Опубликовано: 10.05.2026Обновлено: 10.05.2026

Шикима стоял перед массивными воротами тюрьмы, высеченными из чёрного, пористого камня, впитавшего за века весь холод и отчаяние этого места. Ветер пустыни, не встречая преград, бил ему в лицо, поднимая вихри рыжей пыли, которая царапала кожу как наждак и оседала на ресницах мертвенным налётом. Воздух был густым от зноя, и каждое движение в нём казалось замедленным, тягучим: протяжный скрип ржавых петель, приглушённый свист в щелях камня, глухое эхо собственных шагов, возвращающееся из глубины коридоров множеством искажённых повторов.

«Никогда не слышал этого имени… И всё же что-то на дне памяти шевелится, как старая рана. Он здесь. Он важен. И он сломан», — пронеслось в голове Шикимы, холодной и чёткой, как лезвие.

Страж у ворот, человек в потёртой кольчуге, поднял копьё, прищурив выцветшие глаза.

— «Имя?»

— «Шикима», — ответил тот ровно, без вызова и покорности. Просто констатация.

— «Цель?»

— «Заключённый. Ринкатакиме. Я хочу его видеть».

Страж фыркнул, и его усмешка была похожа на оскал.

— «На Рина? Даже мы, палачи, не спускаемся к нему без троих да без цепей. Он… не от мира сего. Молчит неделями, не ест, не спит. Смотрит в стену, а по камню трещины бегут. Говорят, в его тишине слышны голоса тех, кого он отправил на тот свет. Слишком опасен для посетителей».

Шикима сделал шаг вперёд, и этот шаг был окончательным. Пространство вокруг него на миг сгустилось.

— «На меня нет запретов. Я — и есть разрешение. Открой».

Внутри тюрьмы коридоры извивались, как кишки каменного исполина. Воздух был спёртым, пахнущим сыростью, плесенью и чем-то ещё — сладковатым и гнилостным страхом. Лампы, заправленные ворванью, коптили и тлели, отбрасывая на стены пляшущие, уродливые тени. Пыль под ногами не хрустела, а вязко впитывала звук.

«Здесь пахнет не смертью, — анализировал Шикима, вдыхая этот тяжёлый воздух. — Смерть проста и пуста. Здесь пахнет памятью. Застрявшей, прокисшей, невысказанной памятью тех, кто забыл, как кричать, и научился лишь тихо сходить с ума».

Начальник тюрьмы, седовласый мужчина с лицом, изборождённым шрамами и морщинами, встретил его в самой глубине, у двери, которая была скорее куском скалы.

— «Вы из столицы?

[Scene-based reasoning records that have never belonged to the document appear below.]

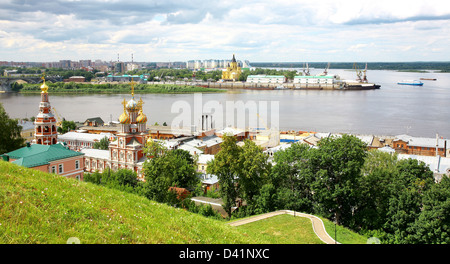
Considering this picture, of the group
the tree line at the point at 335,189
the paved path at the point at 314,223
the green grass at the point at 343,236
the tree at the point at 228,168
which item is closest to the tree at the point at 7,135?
the tree line at the point at 335,189

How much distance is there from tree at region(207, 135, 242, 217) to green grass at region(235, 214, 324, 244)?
1933 mm

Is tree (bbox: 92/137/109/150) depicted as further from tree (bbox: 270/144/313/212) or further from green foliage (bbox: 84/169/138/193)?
tree (bbox: 270/144/313/212)

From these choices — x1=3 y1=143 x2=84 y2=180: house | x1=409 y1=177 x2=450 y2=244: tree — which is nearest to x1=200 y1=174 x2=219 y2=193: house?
x1=3 y1=143 x2=84 y2=180: house

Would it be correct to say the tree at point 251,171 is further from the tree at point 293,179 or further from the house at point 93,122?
the house at point 93,122

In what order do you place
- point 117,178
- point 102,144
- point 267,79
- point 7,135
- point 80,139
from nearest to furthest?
point 117,178
point 7,135
point 102,144
point 80,139
point 267,79

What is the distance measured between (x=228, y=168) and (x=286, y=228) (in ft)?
8.99

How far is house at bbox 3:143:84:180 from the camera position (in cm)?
1057

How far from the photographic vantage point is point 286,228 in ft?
24.8

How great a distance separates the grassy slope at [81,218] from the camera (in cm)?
341

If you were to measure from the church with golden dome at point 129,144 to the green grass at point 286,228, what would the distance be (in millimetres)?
7875

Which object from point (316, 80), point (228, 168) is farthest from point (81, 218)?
point (316, 80)

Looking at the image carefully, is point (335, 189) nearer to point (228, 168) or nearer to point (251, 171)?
point (251, 171)
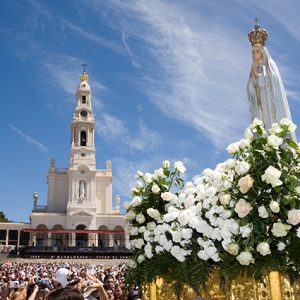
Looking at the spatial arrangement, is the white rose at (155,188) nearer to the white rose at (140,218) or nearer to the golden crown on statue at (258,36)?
the white rose at (140,218)

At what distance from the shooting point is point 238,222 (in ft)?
12.5

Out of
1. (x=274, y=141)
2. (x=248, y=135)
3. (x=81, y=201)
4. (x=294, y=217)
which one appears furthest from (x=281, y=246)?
(x=81, y=201)

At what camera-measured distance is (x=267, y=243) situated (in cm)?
357

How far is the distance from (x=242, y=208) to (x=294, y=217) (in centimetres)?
40

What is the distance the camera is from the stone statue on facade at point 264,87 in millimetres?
9945

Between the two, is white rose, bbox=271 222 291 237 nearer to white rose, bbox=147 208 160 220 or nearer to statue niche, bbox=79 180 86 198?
white rose, bbox=147 208 160 220

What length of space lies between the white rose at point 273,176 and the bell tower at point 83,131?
62344 mm

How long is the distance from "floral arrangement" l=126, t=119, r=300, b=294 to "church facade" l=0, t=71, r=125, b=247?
54268mm

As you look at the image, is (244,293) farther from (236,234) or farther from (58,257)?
(58,257)

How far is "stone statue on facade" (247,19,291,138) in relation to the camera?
995 cm

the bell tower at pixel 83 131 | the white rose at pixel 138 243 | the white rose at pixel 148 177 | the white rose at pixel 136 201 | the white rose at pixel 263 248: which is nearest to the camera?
the white rose at pixel 263 248

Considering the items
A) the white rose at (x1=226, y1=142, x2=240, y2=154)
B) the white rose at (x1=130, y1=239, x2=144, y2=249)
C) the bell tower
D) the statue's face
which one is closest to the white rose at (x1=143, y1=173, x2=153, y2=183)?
the white rose at (x1=130, y1=239, x2=144, y2=249)

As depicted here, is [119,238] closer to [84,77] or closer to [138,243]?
[84,77]

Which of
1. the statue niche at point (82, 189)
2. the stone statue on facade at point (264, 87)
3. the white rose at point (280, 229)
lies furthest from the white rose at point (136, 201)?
the statue niche at point (82, 189)
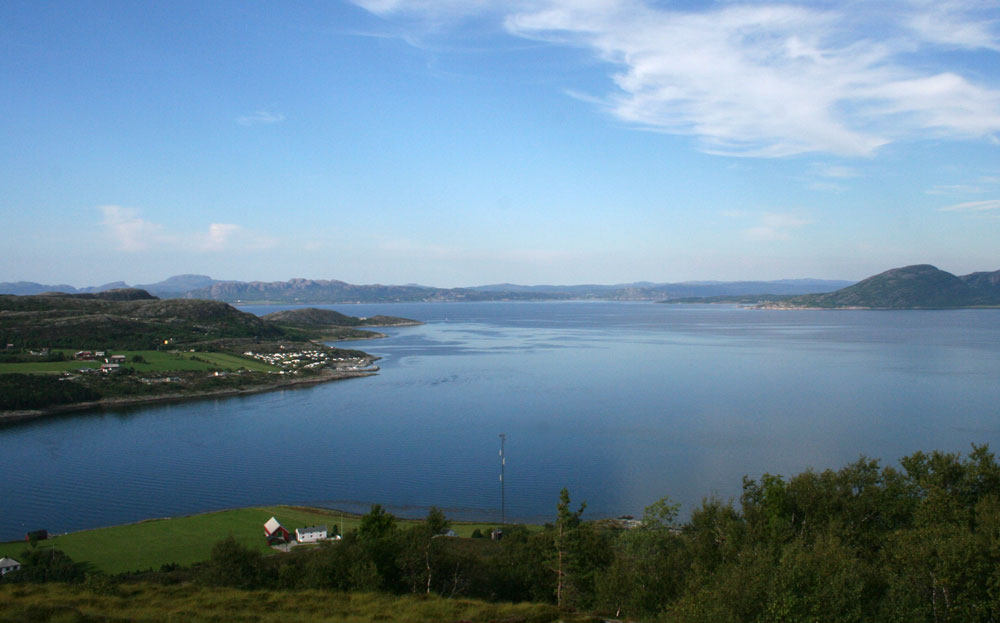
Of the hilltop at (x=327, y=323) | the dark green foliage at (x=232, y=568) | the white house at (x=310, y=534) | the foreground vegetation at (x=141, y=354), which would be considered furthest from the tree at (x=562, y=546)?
the hilltop at (x=327, y=323)

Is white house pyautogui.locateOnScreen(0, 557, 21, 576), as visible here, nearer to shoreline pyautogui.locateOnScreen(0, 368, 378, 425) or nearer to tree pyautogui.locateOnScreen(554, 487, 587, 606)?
tree pyautogui.locateOnScreen(554, 487, 587, 606)

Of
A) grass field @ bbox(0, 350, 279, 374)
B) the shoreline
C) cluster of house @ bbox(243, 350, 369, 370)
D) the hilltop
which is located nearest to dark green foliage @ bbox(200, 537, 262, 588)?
the shoreline

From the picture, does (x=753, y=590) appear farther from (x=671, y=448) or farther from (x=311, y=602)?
(x=671, y=448)

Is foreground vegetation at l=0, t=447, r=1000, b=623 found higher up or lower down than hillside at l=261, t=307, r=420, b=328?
lower down

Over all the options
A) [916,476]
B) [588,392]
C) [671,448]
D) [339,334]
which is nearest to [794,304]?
[339,334]

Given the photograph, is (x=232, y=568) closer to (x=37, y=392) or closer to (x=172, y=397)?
(x=37, y=392)

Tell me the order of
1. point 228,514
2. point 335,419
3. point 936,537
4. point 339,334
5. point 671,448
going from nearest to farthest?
point 936,537
point 228,514
point 671,448
point 335,419
point 339,334

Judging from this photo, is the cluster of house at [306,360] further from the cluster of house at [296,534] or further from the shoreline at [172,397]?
the cluster of house at [296,534]
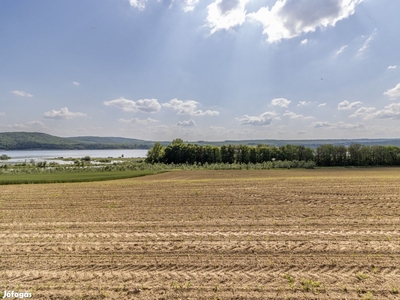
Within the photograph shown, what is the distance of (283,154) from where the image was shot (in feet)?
246

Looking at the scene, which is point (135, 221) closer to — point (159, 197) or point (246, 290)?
point (159, 197)

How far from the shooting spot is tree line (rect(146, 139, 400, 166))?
7100cm

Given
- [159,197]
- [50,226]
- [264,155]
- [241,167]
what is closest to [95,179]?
[159,197]

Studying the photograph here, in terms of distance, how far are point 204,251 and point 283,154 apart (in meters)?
72.7

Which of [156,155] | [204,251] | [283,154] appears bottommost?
[204,251]

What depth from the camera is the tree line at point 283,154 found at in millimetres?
71000

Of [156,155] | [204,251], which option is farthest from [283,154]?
[204,251]

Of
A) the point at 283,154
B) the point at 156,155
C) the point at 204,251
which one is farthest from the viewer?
the point at 156,155

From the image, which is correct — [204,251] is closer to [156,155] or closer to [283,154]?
[283,154]

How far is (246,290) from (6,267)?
714 cm

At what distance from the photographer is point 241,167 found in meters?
60.0

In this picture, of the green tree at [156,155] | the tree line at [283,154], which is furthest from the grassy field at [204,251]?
the green tree at [156,155]

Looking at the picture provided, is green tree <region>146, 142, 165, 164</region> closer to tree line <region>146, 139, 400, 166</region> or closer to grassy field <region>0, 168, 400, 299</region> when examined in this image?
tree line <region>146, 139, 400, 166</region>

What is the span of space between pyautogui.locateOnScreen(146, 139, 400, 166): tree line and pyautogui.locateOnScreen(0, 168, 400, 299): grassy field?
58054 mm
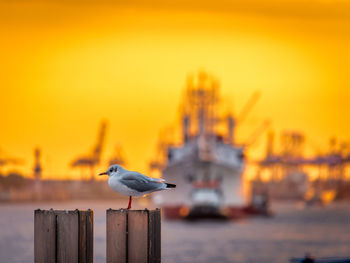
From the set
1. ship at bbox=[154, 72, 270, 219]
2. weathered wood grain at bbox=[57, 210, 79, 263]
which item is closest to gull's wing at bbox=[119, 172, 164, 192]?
weathered wood grain at bbox=[57, 210, 79, 263]

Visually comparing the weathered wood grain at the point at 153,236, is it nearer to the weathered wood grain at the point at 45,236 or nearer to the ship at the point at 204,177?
the weathered wood grain at the point at 45,236

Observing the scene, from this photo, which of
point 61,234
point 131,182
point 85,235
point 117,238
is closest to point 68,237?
point 61,234

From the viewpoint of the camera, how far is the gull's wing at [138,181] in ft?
37.3

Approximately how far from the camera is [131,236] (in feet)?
34.4

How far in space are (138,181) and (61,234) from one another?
4.63 ft

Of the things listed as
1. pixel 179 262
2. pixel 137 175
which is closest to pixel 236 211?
pixel 179 262

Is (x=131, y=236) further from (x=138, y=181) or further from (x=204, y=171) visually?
(x=204, y=171)

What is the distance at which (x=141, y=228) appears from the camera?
10.5 m

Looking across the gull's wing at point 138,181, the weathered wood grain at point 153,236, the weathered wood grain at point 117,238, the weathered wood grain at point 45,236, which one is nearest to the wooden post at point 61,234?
the weathered wood grain at point 45,236

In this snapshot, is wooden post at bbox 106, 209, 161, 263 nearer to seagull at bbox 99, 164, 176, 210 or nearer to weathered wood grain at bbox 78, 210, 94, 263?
→ weathered wood grain at bbox 78, 210, 94, 263

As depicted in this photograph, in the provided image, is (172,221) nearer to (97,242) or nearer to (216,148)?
(216,148)

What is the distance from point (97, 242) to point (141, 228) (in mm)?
59136

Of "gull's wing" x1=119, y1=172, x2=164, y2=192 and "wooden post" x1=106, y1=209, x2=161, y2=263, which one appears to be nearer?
"wooden post" x1=106, y1=209, x2=161, y2=263

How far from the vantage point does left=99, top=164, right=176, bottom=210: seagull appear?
1138 cm
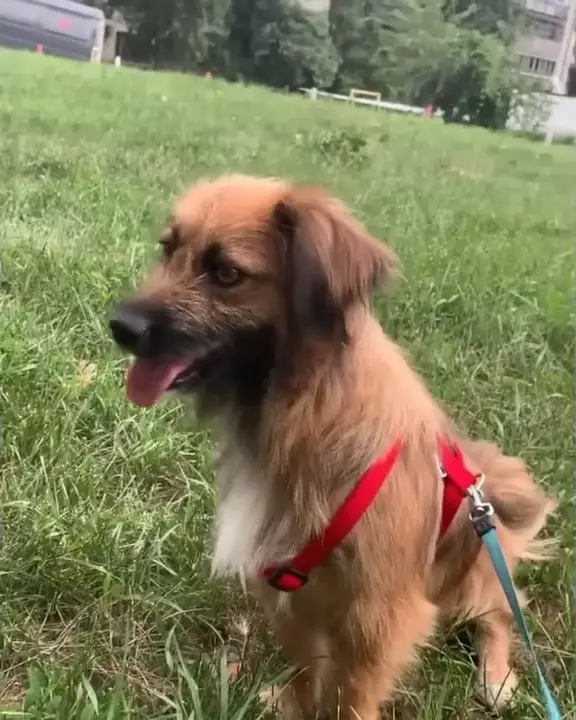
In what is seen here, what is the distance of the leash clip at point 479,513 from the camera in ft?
4.87

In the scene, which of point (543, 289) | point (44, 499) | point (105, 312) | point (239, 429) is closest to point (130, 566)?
point (44, 499)

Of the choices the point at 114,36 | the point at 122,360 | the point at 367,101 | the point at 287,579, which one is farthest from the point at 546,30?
the point at 287,579

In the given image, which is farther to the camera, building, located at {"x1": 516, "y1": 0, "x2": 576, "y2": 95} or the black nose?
→ building, located at {"x1": 516, "y1": 0, "x2": 576, "y2": 95}

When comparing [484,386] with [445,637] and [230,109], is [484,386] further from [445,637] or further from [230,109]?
[230,109]

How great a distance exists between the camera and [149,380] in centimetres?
131

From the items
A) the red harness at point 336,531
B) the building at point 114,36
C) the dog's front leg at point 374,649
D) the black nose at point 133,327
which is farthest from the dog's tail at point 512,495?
the building at point 114,36

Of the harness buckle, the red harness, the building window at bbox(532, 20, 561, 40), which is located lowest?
the harness buckle

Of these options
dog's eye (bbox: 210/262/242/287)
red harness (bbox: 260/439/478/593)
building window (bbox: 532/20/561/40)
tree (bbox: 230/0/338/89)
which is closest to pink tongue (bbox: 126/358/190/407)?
dog's eye (bbox: 210/262/242/287)

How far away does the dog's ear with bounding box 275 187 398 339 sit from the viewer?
4.12 ft

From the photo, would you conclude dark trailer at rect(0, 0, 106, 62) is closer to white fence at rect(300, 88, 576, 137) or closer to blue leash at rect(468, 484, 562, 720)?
white fence at rect(300, 88, 576, 137)

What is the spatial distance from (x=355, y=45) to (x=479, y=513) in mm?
1348

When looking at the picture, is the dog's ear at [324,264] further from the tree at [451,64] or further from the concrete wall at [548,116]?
the concrete wall at [548,116]

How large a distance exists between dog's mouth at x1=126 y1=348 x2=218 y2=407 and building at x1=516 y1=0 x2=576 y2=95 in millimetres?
1440

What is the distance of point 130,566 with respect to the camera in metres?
1.82
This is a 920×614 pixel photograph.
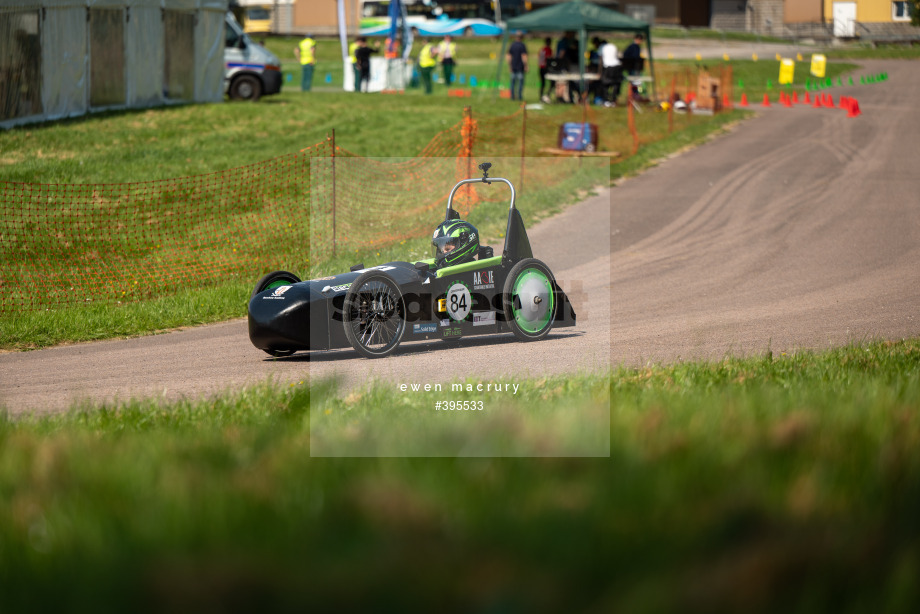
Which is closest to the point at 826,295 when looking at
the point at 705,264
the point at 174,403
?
the point at 705,264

С проверкой?» — его голос был хриплым от многолетней привычки к крику.

— «Нет. Я — Шикима. Прибыл по делу, которое важнее ваших приказов. Мне нужен Ринкатакиме».

— «Вы опоздали. Он здесь всего неделю, но уже две камеры пришлось замуровать. Он… не сопротивляется. Но вокруг него ломается реальность. Камень плавится от его взгляда, а охранники видят кошмары наяву. Один сказал, что каменная глыба над его головой… застонала, когда он поднял глаза».

Шикима лишь медленно кивнул, и этот кивок был полон такого неоспоримого авторитета, что начальник, скрипя зубами, отступил и махнул рукой стражу у тяжёлого засова.

Камера была не просто пустой. Она была лишённой. Ни окон, ни решёток, только отполированный до блеска холодный камень со всех сторон, поглощавший любой свет и звук. В центре этого каменного кокона, скрестив руки на груди в вечном, немом объятии самого себя, сидел Рин. Его тёмные волосы сливались с тьмой, а глаза, поднятые на вошедшего, были тусклы, словно затянутые пеплом. Но в самой их глубине, за этой пеленой отчаяния, тлел странный, нечеловеческий огонёк — обломок той силы, что его сожрала.

Шикима не стал стоять над ним. Он присел на корточки, опустившись до уровня глаз заключённого, стерев таким жестом иерархию между тюремщиком и узником.

— «Так вот ты какой… Ринкатакиме», — его голос прозвучал в гробовой тишине негромко, но ясно, как удар хрусталя. — «Говорят, стены этой крепости трескались от твоего молчания. Говорят, ты носишь в себе что-то, что не должно принадлежать человеку. Расскажи. Как это — разрушать мир одним лишь фактом своего существования?»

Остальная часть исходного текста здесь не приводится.